The Selective Dorsal Rhizotomy operation at Frenchay Hospital, Bristol, took four hours to complete and although the procedure has been carried out in the U.S. for many years, it is new to the UK. The technical operation involves partially cutting the nerve roots where they join the spinal cord to loosen the muscles, the operation rectifies spinal issues quickly so that patients spend less time wheelchair bound.
Skye’s operation is a neurosurgical technique used to treat spasticity, also known as increased muscle tone, in the lower limbs. The surgery requires the bones of the spine to be opened and reveal the end of the spinal cord in order to gain access to the nerve roots.
Two groups of nerve roots then leave the spinal cord. The ventral spinal roots send information to the muscle and the dorsal roots transmit sensation from the muscle to spinal cord. The neurosurgeon divides each of the dorsal roots into three to five rootlets and stimulates each rootlet electrically. By examining responses from muscles in the lower extremities, the surgical team identifies the rootlets that cause spasticity.

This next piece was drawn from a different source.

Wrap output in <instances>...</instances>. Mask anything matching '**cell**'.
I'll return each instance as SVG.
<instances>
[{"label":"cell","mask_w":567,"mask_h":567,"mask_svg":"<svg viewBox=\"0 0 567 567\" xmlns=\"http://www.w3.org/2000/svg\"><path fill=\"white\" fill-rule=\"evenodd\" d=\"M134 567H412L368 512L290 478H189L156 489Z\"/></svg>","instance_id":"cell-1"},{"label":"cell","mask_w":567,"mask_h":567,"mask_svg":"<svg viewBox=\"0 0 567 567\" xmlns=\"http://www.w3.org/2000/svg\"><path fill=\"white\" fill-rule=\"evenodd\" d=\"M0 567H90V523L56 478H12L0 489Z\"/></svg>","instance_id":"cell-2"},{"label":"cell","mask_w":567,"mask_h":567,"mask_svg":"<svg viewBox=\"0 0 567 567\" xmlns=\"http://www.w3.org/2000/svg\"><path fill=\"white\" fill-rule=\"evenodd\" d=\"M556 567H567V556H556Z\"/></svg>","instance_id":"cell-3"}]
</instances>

The abnormal rootlets are selectively cut, leaving the normal rootlets intact. This reduces messages from the muscle, resulting in a better balance of activities of nerve cells in the spinal cord, and thus reduces spasticity.
Skye’s parents Ruth and John Swinton said it was the best gift they could have ever wished for and were grateful for the help from the Weir couple from Largs, North Ayrshire. Mother Ruth, said: “Seeing her walking with a smile on her face is the most amazing Christmas present to us – it’s very special.
“Her progress since the operation has been amazing. Her quality of movement is so much better than it was before. In the past she was unable to walk properly on her own because she could only walk on the tips of her toes. That led to all sorts of other issues with her posture and would have led to movement problems in future. She can walk just the same as everyone else. She is absolutely loving it and wants to show off how well she can walk.”
Mother Ruth had produced a letter to Mrs and Mr Weir asking if they could help with the £28,000 price needed for the Selective Dorsal Rhizotomy operation as their local NHS trust in Cheltenham, Gloucester were unable to produce the funding. Friends and family already raised £12,000 for surgery allowing Skye to walk normally although they were still a long way from the £40,000 needed for the complete surgery.
In a statement from Mr and Mrs Weir they hoped their donation would allow the Swinton family to concentrate on Skye’s welfare. They said: “Skye faces many challenges in the next year and she needs her mum and dad to be focused on her. That’s why we’ve given a donation. Without the additional pressure of fundraising, their time can be spent on Skye.”